Dans l’article cité ci-dessus, Frédéric Joignot évoque les débats suscités par le livre de Diamond et notamment celui avec Joseph Tainter sur la responsabilité des élites dans le processus de l’effondrement. Ceux qui s’y intéressent pourront s’y référer. Il ne s’agit pas pour nous d’entrer ici dans le détail de débats qui sont à la fois complexes, spécialisés et polémiques, et pour lesquels nous n’avons pas de qualification particulière.

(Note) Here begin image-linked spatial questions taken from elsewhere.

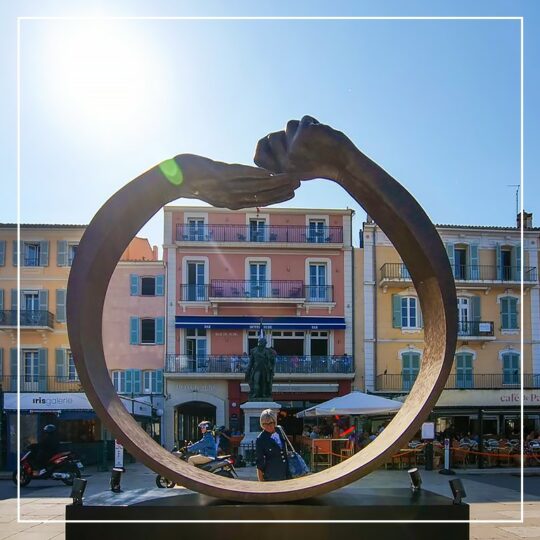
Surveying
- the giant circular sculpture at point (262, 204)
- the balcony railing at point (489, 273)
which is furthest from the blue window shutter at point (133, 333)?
the giant circular sculpture at point (262, 204)

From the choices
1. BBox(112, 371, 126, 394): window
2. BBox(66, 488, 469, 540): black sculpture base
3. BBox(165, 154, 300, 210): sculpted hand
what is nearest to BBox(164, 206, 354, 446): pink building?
BBox(112, 371, 126, 394): window

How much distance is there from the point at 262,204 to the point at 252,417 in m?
12.6

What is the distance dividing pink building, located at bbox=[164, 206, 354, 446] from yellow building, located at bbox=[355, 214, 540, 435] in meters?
1.04

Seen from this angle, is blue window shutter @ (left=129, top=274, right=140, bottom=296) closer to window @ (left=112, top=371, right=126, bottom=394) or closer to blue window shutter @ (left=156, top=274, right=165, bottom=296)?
blue window shutter @ (left=156, top=274, right=165, bottom=296)

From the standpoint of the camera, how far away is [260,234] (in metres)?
31.5

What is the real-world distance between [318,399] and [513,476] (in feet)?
41.2

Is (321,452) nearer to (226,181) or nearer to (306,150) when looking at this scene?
(226,181)

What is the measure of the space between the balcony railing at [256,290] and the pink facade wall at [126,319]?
1.42 meters

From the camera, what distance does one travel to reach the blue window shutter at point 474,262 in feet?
103

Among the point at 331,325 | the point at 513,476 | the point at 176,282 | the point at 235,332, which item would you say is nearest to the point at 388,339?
the point at 331,325

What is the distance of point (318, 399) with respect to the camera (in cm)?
3048

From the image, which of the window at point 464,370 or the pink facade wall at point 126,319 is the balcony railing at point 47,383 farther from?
the window at point 464,370

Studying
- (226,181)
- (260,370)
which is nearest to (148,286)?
(260,370)

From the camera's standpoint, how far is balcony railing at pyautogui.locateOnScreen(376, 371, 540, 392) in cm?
3062
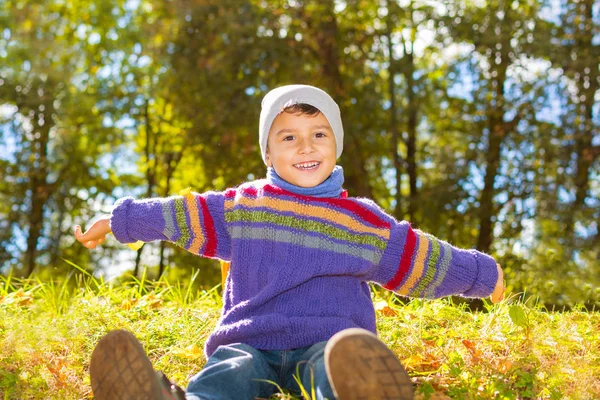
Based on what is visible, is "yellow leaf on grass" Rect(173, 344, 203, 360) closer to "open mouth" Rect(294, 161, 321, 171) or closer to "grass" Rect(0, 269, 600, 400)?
"grass" Rect(0, 269, 600, 400)

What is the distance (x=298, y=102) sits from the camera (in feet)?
9.09

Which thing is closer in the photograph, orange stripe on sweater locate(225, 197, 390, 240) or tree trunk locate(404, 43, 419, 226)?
orange stripe on sweater locate(225, 197, 390, 240)

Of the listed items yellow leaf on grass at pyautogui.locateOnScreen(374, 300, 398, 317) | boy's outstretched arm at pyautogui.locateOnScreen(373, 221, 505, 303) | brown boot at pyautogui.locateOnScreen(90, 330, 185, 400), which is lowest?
yellow leaf on grass at pyautogui.locateOnScreen(374, 300, 398, 317)

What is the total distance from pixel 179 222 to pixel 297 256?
528mm

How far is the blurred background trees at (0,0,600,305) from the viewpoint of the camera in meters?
8.57

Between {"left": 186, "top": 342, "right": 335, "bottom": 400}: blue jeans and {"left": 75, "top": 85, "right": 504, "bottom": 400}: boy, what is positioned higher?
{"left": 75, "top": 85, "right": 504, "bottom": 400}: boy

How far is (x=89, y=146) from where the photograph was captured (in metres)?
11.6

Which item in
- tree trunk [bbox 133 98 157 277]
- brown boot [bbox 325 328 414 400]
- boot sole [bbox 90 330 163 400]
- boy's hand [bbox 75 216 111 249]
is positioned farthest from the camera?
tree trunk [bbox 133 98 157 277]

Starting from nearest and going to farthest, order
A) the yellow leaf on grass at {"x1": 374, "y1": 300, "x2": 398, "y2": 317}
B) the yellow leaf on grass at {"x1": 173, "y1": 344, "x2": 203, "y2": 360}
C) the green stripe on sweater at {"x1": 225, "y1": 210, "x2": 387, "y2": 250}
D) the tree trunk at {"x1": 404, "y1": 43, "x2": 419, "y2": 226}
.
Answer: the green stripe on sweater at {"x1": 225, "y1": 210, "x2": 387, "y2": 250}
the yellow leaf on grass at {"x1": 173, "y1": 344, "x2": 203, "y2": 360}
the yellow leaf on grass at {"x1": 374, "y1": 300, "x2": 398, "y2": 317}
the tree trunk at {"x1": 404, "y1": 43, "x2": 419, "y2": 226}

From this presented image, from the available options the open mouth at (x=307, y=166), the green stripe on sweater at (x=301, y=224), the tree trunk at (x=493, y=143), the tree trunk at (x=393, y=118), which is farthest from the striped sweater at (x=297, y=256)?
the tree trunk at (x=393, y=118)

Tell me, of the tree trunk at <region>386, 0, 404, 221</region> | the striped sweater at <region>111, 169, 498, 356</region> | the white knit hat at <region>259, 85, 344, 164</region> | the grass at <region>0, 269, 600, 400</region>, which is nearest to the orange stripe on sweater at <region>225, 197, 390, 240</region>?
the striped sweater at <region>111, 169, 498, 356</region>

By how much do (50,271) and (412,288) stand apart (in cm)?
756

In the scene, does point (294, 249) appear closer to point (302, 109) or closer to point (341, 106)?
point (302, 109)

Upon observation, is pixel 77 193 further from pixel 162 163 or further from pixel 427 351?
pixel 427 351
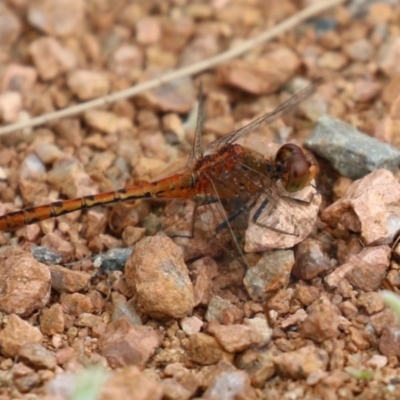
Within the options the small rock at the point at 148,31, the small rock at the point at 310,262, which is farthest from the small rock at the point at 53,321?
the small rock at the point at 148,31

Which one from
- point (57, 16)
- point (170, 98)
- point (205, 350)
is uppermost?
point (57, 16)

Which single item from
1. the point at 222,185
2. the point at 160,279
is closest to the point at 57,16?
the point at 222,185

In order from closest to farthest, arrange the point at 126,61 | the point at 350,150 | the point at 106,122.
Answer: the point at 350,150 → the point at 106,122 → the point at 126,61

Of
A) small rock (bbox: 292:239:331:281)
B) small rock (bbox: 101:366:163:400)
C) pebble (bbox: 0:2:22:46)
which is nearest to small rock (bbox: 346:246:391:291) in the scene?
small rock (bbox: 292:239:331:281)

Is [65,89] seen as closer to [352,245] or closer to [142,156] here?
[142,156]

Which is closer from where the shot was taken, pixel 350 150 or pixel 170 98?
pixel 350 150

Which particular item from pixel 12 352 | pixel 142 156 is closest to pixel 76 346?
pixel 12 352

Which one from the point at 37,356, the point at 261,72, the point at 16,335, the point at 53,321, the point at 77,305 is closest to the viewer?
the point at 37,356

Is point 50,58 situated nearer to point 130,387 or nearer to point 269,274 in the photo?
point 269,274
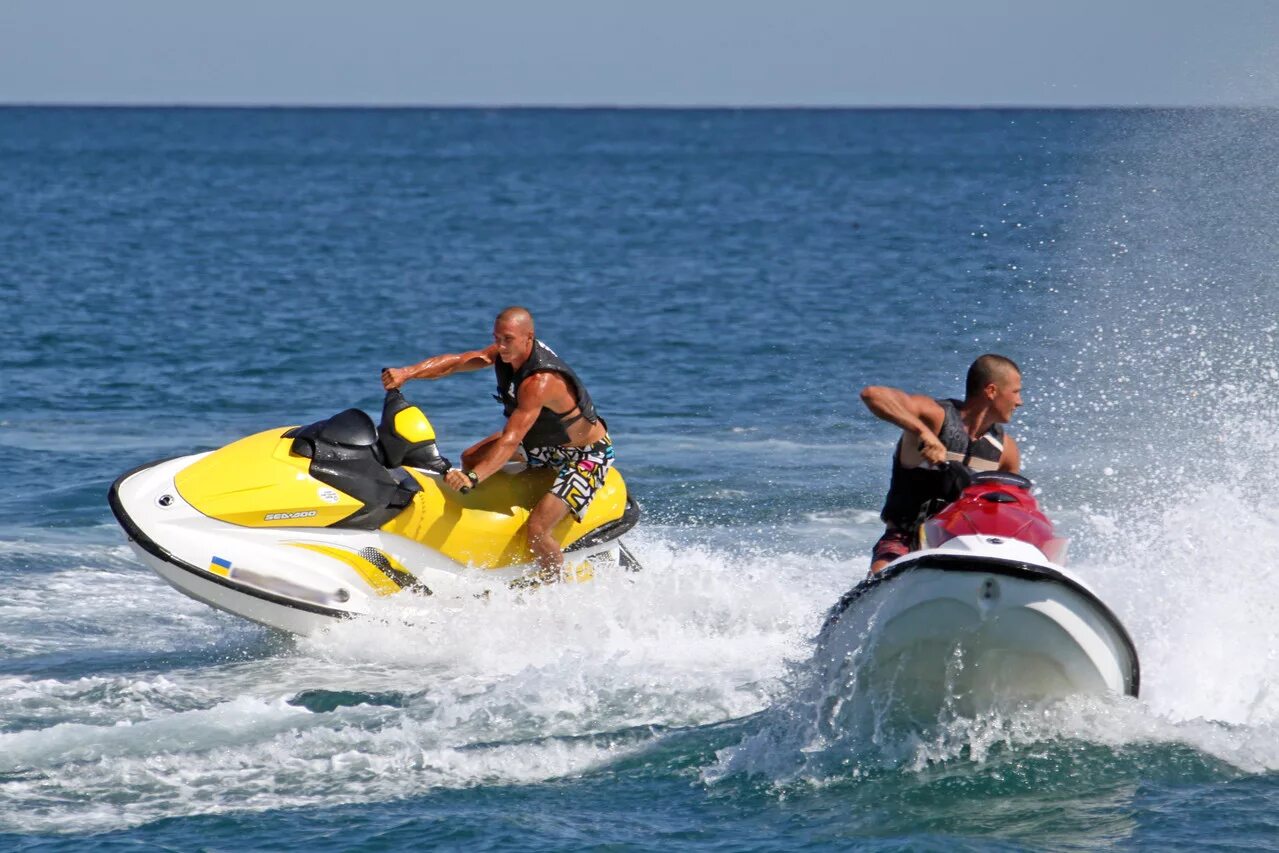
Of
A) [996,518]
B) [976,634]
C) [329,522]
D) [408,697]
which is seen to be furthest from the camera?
[329,522]

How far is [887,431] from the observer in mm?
14258

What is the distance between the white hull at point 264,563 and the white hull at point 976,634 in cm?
267

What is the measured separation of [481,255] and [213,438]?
2149 centimetres

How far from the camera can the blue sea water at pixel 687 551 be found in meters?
6.29

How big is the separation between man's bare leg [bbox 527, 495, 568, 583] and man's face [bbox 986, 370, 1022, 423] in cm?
255

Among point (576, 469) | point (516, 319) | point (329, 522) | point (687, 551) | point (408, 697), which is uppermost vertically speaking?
point (516, 319)

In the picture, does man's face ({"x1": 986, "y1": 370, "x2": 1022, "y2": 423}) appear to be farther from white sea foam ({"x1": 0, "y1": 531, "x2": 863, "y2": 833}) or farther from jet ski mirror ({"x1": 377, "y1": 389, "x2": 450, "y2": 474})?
jet ski mirror ({"x1": 377, "y1": 389, "x2": 450, "y2": 474})

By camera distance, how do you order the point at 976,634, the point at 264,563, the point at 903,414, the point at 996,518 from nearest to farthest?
the point at 976,634
the point at 996,518
the point at 903,414
the point at 264,563

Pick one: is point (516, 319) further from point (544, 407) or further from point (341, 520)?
point (341, 520)

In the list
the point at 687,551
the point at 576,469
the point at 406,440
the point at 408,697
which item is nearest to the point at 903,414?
the point at 576,469

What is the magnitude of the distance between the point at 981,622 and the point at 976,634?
8 centimetres

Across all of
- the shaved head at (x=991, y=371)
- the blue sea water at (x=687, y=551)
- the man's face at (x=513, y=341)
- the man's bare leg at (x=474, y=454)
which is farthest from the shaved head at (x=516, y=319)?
the shaved head at (x=991, y=371)

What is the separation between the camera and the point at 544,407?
8.38 meters

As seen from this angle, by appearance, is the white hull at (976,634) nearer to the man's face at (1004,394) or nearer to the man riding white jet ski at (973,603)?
the man riding white jet ski at (973,603)
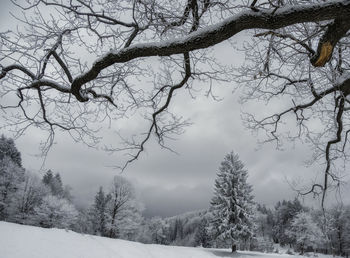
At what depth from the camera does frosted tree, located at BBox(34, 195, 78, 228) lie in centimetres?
3922

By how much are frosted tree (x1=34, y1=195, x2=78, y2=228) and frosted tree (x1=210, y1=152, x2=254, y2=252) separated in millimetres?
23175

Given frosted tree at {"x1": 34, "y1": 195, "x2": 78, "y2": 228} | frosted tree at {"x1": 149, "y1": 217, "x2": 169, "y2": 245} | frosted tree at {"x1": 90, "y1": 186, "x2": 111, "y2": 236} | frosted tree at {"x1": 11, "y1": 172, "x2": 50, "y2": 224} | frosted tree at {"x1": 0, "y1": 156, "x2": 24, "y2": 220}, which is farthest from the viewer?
frosted tree at {"x1": 149, "y1": 217, "x2": 169, "y2": 245}

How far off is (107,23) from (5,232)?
1135cm

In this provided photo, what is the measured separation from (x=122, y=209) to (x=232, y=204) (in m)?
14.8

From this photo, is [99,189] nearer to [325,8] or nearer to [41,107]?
[41,107]

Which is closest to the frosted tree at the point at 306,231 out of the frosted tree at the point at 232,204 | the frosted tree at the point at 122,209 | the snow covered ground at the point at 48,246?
the frosted tree at the point at 232,204

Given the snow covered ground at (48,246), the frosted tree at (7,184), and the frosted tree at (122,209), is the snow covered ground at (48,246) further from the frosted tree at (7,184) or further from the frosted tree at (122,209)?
the frosted tree at (7,184)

Par contre de tels recherches nous apparaissent comme autant des signaux d’alarme qui rendent visibles l’urgence et la gravité d’une situation que la force des habitudes, l’inertie des mentalités et l’aveuglement des intérêts tendent à nier ou à minimiser. 

Pour Dennis Meadows, l’auteur du fameux rapport du club de Rome intitulé Les limites à la croissance, le scénario de l’effondrement se précise : « En 1972, nous avions élaboré treize scénarios, j’en retiendrais deux : celui de l’effondrement et celui de l’équilibre. Quarante ans plus tard, c’est indéniablement le scénario de l’effondrement qui l’emporte ! Les données nous le montrent, ce n’est pas une vue de l’esprit. » (Libération 15/06/2012) 

En tirant les leçons de ce fameux rapport, René Dumont, premier candidat aux élections présidentielles, proclamait dès 1974 : « Si nous maintenons le taux d’expansion actuelle de la population et de la production industrielle jusqu’au siècle prochain, ce dernier ne se terminera pas sans l’effondrement total de notre civilisation ». Après quarante ans, il semble que les données recueillies par les scientifiques lui donnent malheureusement raison. 

Toujours membre, à plus de 80 ans, du département de biologie de l'université, Paul Ehrlich a été élu à la plus vénérable académies des sciences : la Royal Society de Londres. La longue tribune qu’il a rédigée à cette occasion a pour titre : " Un effondrement de la civilisation globale peut-il être évité ? " Selon Stéphane Foucart qui évoque cet évènement dans un article du Monde : « Cette interrogation, qui ne soulevait guère, jusqu'à récemment, que des haussements d'épaules, est désormais de plus en plus sérieusement considérée par la communauté scientifique. » 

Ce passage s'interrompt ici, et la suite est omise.